▶ _Raw data_

++++

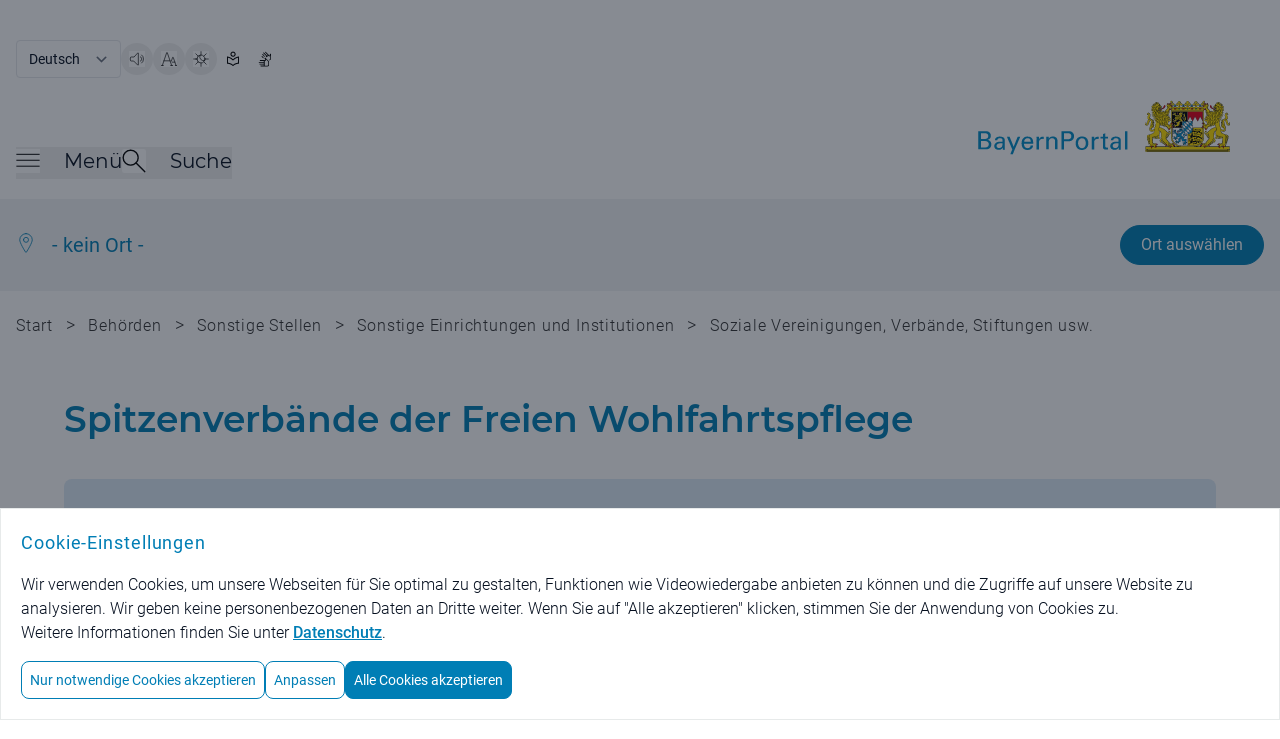

--- FILE ---
content_type: image/svg+xml;charset=UTF-8
request_url: https://www.bayernportal.de/images/schliessen-blue.svg
body_size: 294
content:
<svg width="48" height="48" viewBox="0 0 48 48" fill="none" xmlns="http://www.w3.org/2000/svg">
<path d="M46.97 46.97L1.02997 1.02997L46.97 46.97ZM46.97 1.02997L1.02997 46.97L46.97 1.02997Z" stroke="#007EB5" stroke-linecap="round" stroke-linejoin="round"/>
</svg>


--- FILE ---
content_type: image/svg+xml;charset=UTF-8
request_url: https://www.bayernportal.de/images/dots-menu-icon.svg
body_size: 1971
content:
<svg width="48" height="48" viewBox="0 0 48 48" fill="none" xmlns="http://www.w3.org/2000/svg">
<g clip-path="url(#clip0_2_12)">
<path d="M0.850006 8C0.850006 9.06087 1.27143 10.0783 2.02158 10.8284C2.77172 11.5786 3.78914 12 4.85001 12C5.91087 12 6.92829 11.5786 7.67843 10.8284C8.42858 10.0783 8.85001 9.06087 8.85001 8C8.85001 6.93913 8.42858 5.92172 7.67843 5.17157C6.92829 4.42143 5.91087 4 4.85001 4C3.78914 4 2.77172 4.42143 2.02158 5.17157C1.27143 5.92172 0.850006 6.93913 0.850006 8V8Z" stroke="#007EB5" stroke-width="2" stroke-linecap="round" stroke-linejoin="round"/>
<path d="M16.85 8H46.85" stroke="#007EB5" stroke-width="2" stroke-linecap="round" stroke-linejoin="round"/>
<path d="M0.850006 24C0.850006 25.0609 1.27143 26.0783 2.02158 26.8284C2.77172 27.5786 3.78914 28 4.85001 28C5.91087 28 6.92829 27.5786 7.67843 26.8284C8.42858 26.0783 8.85001 25.0609 8.85001 24C8.85001 22.9391 8.42858 21.9217 7.67843 21.1716C6.92829 20.4214 5.91087 20 4.85001 20C3.78914 20 2.77172 20.4214 2.02158 21.1716C1.27143 21.9217 0.850006 22.9391 0.850006 24V24Z" stroke="#007EB5" stroke-width="2" stroke-linecap="round" stroke-linejoin="round"/>
<path d="M16.85 24H46.85" stroke="#007EB5" stroke-width="2" stroke-linecap="round" stroke-linejoin="round"/>
<path d="M0.850006 40C0.850006 41.0609 1.27143 42.0783 2.02158 42.8284C2.77172 43.5786 3.78914 44 4.85001 44C5.91087 44 6.92829 43.5786 7.67843 42.8284C8.42858 42.0783 8.85001 41.0609 8.85001 40C8.85001 38.9391 8.42858 37.9217 7.67843 37.1716C6.92829 36.4214 5.91087 36 4.85001 36C3.78914 36 2.77172 36.4214 2.02158 37.1716C1.27143 37.9217 0.850006 38.9391 0.850006 40V40Z" stroke="#007EB5" stroke-width="2" stroke-linecap="round" stroke-linejoin="round"/>
<path d="M16.85 40H46.85" stroke="#007EB5" stroke-width="2" stroke-linecap="round" stroke-linejoin="round"/>
</g>
<defs>
<clipPath id="clip0_2_12">
<rect width="48" height="48" fill="white"/>
</clipPath>
</defs>
</svg>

++++

▶ _Exercise description_
Give back every record above exactly as written, skipping each picture.

▶ _Task answer_
--- FILE ---
content_type: image/svg+xml;charset=UTF-8
request_url: https://www.bayernportal.de/images/schliessen-blue.svg
body_size: 294
content:
<svg width="48" height="48" viewBox="0 0 48 48" fill="none" xmlns="http://www.w3.org/2000/svg">
<path d="M46.97 46.97L1.02997 1.02997L46.97 46.97ZM46.97 1.02997L1.02997 46.97L46.97 1.02997Z" stroke="#007EB5" stroke-linecap="round" stroke-linejoin="round"/>
</svg>


--- FILE ---
content_type: image/svg+xml;charset=UTF-8
request_url: https://www.bayernportal.de/images/dots-menu-icon.svg
body_size: 1971
content:
<svg width="48" height="48" viewBox="0 0 48 48" fill="none" xmlns="http://www.w3.org/2000/svg">
<g clip-path="url(#clip0_2_12)">
<path d="M0.850006 8C0.850006 9.06087 1.27143 10.0783 2.02158 10.8284C2.77172 11.5786 3.78914 12 4.85001 12C5.91087 12 6.92829 11.5786 7.67843 10.8284C8.42858 10.0783 8.85001 9.06087 8.85001 8C8.85001 6.93913 8.42858 5.92172 7.67843 5.17157C6.92829 4.42143 5.91087 4 4.85001 4C3.78914 4 2.77172 4.42143 2.02158 5.17157C1.27143 5.92172 0.850006 6.93913 0.850006 8V8Z" stroke="#007EB5" stroke-width="2" stroke-linecap="round" stroke-linejoin="round"/>
<path d="M16.85 8H46.85" stroke="#007EB5" stroke-width="2" stroke-linecap="round" stroke-linejoin="round"/>
<path d="M0.850006 24C0.850006 25.0609 1.27143 26.0783 2.02158 26.8284C2.77172 27.5786 3.78914 28 4.85001 28C5.91087 28 6.92829 27.5786 7.67843 26.8284C8.42858 26.0783 8.85001 25.0609 8.85001 24C8.85001 22.9391 8.42858 21.9217 7.67843 21.1716C6.92829 20.4214 5.91087 20 4.85001 20C3.78914 20 2.77172 20.4214 2.02158 21.1716C1.27143 21.9217 0.850006 22.9391 0.850006 24V24Z" stroke="#007EB5" stroke-width="2" stroke-linecap="round" stroke-linejoin="round"/>
<path d="M16.85 24H46.85" stroke="#007EB5" stroke-width="2" stroke-linecap="round" stroke-linejoin="round"/>
<path d="M0.850006 40C0.850006 41.0609 1.27143 42.0783 2.02158 42.8284C2.77172 43.5786 3.78914 44 4.85001 44C5.91087 44 6.92829 43.5786 7.67843 42.8284C8.42858 42.0783 8.85001 41.0609 8.85001 40C8.85001 38.9391 8.42858 37.9217 7.67843 37.1716C6.92829 36.4214 5.91087 36 4.85001 36C3.78914 36 2.77172 36.4214 2.02158 37.1716C1.27143 37.9217 0.850006 38.9391 0.850006 40V40Z" stroke="#007EB5" stroke-width="2" stroke-linecap="round" stroke-linejoin="round"/>
<path d="M16.85 40H46.85" stroke="#007EB5" stroke-width="2" stroke-linecap="round" stroke-linejoin="round"/>
</g>
<defs>
<clipPath id="clip0_2_12">
<rect width="48" height="48" fill="white"/>
</clipPath>
</defs>
</svg>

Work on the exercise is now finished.